EXERCISE BRIEF ->
The sole answer should be the number of lines in the material below that hold "compared".

MATERIAL FOR THIS TASK ->
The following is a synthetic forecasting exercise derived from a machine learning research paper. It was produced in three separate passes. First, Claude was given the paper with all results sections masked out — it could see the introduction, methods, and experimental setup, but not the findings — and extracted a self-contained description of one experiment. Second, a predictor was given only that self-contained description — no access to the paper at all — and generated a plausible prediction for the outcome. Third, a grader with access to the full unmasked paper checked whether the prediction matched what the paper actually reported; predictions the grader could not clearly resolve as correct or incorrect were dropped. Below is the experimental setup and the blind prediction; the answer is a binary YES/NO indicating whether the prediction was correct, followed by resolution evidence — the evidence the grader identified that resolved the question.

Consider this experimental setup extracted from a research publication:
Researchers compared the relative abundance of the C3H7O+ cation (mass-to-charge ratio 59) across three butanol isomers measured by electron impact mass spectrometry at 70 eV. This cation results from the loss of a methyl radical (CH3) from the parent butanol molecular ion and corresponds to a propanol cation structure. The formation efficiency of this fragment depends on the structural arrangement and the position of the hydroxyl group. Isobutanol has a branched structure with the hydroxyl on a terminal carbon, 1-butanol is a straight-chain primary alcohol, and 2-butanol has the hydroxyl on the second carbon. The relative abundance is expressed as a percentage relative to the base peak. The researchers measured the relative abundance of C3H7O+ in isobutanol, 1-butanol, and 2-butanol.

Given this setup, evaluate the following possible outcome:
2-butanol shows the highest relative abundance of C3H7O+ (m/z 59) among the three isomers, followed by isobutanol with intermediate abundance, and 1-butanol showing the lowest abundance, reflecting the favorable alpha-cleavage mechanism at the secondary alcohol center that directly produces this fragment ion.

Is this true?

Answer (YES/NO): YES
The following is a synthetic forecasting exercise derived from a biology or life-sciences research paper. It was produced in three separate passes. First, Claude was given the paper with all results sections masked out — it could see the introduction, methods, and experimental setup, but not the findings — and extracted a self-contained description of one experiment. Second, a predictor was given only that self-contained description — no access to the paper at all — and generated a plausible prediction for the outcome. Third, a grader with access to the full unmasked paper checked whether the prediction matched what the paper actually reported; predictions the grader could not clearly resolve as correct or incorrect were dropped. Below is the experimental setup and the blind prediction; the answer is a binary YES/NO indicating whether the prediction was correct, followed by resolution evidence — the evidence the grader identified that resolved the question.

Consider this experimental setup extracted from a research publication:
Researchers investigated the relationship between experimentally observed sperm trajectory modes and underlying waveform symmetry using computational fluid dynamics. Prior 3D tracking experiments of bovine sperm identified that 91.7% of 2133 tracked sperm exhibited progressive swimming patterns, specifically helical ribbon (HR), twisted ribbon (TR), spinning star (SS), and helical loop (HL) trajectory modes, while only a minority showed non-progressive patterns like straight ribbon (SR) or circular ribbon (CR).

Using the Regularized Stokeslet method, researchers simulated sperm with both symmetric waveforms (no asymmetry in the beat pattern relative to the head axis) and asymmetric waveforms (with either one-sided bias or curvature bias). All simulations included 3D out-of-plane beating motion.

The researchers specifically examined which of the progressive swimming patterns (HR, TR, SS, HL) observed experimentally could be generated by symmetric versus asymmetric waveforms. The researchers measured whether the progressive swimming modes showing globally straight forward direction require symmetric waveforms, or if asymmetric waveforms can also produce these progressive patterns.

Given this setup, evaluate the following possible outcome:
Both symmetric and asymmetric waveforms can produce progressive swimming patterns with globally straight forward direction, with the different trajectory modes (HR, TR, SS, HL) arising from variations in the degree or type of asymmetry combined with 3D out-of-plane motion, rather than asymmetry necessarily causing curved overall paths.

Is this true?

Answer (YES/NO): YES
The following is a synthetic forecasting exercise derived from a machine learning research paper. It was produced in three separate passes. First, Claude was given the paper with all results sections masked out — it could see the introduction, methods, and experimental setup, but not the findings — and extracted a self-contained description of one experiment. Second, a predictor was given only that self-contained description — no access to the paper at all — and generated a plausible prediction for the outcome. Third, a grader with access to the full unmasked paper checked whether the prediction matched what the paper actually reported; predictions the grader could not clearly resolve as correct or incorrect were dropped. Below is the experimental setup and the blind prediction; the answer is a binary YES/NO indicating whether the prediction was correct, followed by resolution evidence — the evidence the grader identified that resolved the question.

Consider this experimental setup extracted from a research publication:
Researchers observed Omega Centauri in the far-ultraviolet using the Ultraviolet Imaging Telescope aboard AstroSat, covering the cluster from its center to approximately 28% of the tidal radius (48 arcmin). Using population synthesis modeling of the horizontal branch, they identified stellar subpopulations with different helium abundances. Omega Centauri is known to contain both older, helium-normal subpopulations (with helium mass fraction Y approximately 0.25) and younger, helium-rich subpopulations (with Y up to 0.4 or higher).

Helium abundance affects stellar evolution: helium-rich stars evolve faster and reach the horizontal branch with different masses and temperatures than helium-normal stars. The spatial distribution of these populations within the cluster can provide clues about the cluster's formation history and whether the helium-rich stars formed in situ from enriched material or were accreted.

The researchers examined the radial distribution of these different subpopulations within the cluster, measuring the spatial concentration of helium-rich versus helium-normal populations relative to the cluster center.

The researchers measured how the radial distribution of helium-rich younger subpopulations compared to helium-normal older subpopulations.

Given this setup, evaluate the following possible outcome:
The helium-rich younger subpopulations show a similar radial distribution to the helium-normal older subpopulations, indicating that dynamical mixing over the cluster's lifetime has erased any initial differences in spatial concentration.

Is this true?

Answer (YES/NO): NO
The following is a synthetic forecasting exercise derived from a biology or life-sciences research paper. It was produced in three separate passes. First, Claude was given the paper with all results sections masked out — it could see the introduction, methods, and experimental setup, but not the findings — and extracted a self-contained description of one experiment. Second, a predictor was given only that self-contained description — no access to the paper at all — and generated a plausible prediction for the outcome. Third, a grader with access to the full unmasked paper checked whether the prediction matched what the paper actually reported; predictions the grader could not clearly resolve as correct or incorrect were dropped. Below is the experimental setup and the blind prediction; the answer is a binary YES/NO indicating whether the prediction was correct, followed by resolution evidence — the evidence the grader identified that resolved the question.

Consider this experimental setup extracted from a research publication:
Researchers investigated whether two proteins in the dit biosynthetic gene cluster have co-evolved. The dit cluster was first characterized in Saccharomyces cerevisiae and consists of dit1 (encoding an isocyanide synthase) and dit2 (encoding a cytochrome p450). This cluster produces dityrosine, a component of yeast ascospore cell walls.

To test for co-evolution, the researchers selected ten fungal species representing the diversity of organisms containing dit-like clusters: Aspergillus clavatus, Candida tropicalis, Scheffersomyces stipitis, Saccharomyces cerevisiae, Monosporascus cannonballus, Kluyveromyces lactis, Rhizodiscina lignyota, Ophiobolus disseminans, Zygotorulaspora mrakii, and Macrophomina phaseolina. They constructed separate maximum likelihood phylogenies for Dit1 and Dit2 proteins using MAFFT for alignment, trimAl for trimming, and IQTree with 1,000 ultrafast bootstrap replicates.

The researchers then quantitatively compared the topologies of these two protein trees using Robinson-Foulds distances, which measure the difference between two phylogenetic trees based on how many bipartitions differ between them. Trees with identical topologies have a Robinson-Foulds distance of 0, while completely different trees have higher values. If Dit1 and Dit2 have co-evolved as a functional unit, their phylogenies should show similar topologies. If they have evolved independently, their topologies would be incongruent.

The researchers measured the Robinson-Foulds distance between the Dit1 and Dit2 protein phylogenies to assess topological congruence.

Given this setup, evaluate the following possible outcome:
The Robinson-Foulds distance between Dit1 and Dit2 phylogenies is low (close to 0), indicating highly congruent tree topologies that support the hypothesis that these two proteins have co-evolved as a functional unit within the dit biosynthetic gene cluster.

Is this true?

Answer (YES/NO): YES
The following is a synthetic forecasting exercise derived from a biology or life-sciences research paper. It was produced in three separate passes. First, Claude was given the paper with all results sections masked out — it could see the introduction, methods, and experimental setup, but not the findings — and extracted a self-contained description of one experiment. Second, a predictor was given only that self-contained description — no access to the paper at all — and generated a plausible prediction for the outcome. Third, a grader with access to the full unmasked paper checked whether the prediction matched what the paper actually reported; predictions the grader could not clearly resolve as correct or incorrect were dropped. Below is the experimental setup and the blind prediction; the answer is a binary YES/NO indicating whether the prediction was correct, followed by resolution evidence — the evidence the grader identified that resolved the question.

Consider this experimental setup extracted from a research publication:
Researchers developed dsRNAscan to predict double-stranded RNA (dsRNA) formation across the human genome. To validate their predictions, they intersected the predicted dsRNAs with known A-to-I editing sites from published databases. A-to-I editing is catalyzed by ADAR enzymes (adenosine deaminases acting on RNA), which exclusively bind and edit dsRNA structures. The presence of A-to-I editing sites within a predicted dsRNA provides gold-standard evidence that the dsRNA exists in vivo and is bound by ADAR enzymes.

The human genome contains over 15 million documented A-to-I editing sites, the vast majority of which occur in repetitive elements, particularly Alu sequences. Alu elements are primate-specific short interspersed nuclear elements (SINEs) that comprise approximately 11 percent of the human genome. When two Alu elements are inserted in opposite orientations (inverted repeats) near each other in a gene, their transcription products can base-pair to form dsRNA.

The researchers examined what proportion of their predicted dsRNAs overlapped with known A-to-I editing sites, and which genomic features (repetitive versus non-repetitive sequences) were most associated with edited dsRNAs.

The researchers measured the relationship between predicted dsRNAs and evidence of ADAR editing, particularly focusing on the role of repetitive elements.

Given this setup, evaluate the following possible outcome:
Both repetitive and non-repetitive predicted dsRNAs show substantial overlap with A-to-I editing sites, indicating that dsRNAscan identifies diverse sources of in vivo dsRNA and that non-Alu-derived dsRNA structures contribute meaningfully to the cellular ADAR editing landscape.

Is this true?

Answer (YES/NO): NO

OUTPUT ->
3